With that preliminary issue disposed of, Judge Cuff turned to the standard of proof necessary to rebut the presumption of gift. She carefully canvassed decisions going back as far as 1857, and noted that those cases endorsed a level of proof that is “convincing and leave[s] no reasonable doubt,” a test that confusingly incorporates “elements of the clear and convincing standard and the beyond a reasonable doubt standard.” Moreover, terms such as “cogent,” “certain,” and “definite” crept into the caselaw on this test as well.
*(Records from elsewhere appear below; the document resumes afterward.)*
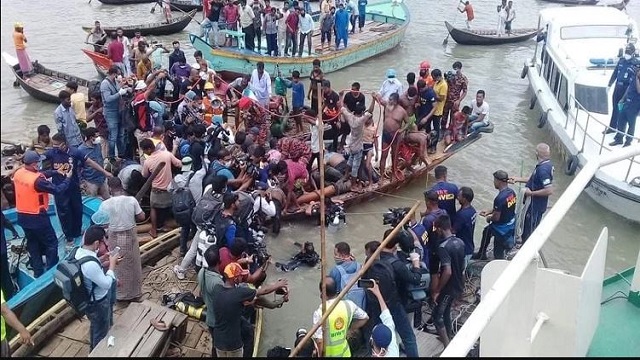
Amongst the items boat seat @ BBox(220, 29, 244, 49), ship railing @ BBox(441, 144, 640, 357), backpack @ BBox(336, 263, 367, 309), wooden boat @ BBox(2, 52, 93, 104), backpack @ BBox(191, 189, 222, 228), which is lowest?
wooden boat @ BBox(2, 52, 93, 104)

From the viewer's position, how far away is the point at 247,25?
59.6ft

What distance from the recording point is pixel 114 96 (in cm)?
1132

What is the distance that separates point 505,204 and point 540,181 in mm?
918

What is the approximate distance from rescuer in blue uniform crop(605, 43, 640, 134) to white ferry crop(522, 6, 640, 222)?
34cm

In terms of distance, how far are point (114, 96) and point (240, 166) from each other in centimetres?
319

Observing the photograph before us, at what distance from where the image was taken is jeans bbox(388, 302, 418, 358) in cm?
693

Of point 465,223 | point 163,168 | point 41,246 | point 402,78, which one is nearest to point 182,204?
point 163,168

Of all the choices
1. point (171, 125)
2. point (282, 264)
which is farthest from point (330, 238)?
point (171, 125)

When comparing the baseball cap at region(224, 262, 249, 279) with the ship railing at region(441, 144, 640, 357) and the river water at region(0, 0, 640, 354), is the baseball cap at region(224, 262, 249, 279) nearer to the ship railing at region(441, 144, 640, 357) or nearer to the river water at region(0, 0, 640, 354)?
the river water at region(0, 0, 640, 354)

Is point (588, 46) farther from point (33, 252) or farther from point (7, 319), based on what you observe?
point (7, 319)

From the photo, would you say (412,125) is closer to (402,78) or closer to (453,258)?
(453,258)

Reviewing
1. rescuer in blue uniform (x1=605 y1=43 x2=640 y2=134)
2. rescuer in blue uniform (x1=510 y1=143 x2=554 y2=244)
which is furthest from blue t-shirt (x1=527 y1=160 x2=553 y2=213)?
rescuer in blue uniform (x1=605 y1=43 x2=640 y2=134)

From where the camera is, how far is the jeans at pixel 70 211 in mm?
8906

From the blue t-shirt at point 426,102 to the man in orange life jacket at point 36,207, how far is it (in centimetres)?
689
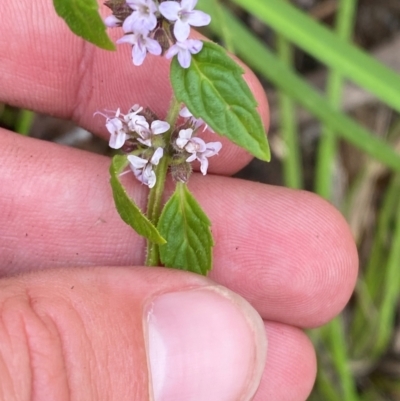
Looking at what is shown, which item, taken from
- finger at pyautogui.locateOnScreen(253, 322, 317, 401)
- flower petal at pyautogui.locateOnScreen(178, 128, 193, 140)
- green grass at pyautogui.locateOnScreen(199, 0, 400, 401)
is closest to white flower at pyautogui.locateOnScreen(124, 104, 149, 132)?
flower petal at pyautogui.locateOnScreen(178, 128, 193, 140)

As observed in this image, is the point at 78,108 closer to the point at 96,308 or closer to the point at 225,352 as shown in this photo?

Judge Cuff found that “the standard has been understood as, and should be, clear and convincing. We view the other language used in the cases as simply an attempt to describe the quality of evidence, e.g., clear, cogent, certain, and definite, that will satisfy the clear and convincing standard of proof.” The “no reasonable doubt” test, “which applies in no other civil setting in this state,” has no place in the analysis regarding rebuttal of the presumption of gift. Applying that test, the Court found material issues of fact sufficient to call for the denial of summary judgment.

This case contains an extremely useful summary of the law of gifts, a detailed discussion of judicial estoppel, and a careful explanation of the rationale for the clear and convincing standard in this particular context. It is well worth reading and absorbing.